= DATA PROVIDED =
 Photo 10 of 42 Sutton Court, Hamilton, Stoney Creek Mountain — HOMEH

---

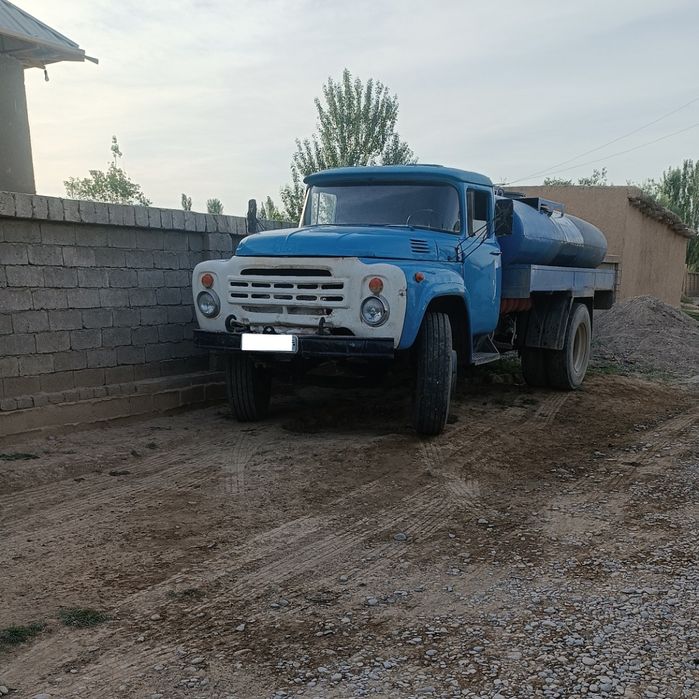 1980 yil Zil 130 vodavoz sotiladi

==

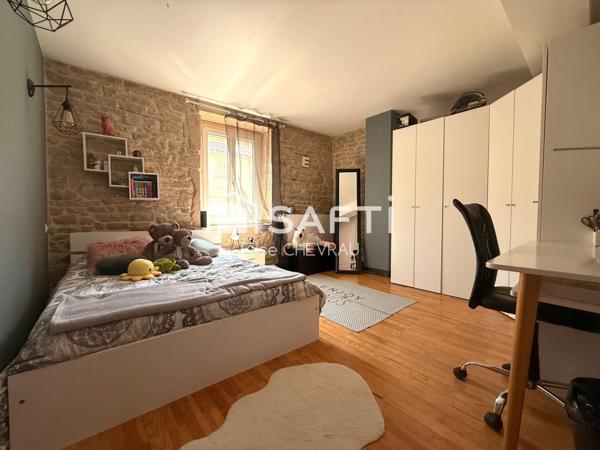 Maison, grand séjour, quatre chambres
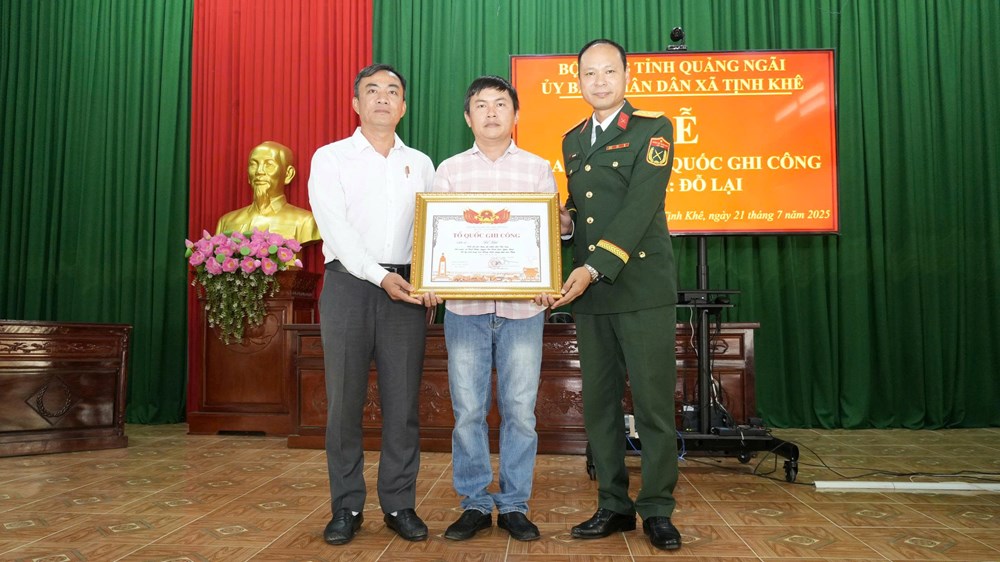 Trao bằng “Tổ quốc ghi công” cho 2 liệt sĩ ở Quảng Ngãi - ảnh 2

= WHAT IS REQUIRED =
Copy exactly the lines of the entries above from the one containing "Maison, grand séjour, quatre chambres" through the one containing "Ngãi - ảnh 2". Both end lines count; pictures do not.

= OUTPUT =
 Maison, grand séjour, quatre chambres
 Trao bằng “Tổ quốc ghi công” cho 2 liệt sĩ ở Quảng Ngãi - ảnh 2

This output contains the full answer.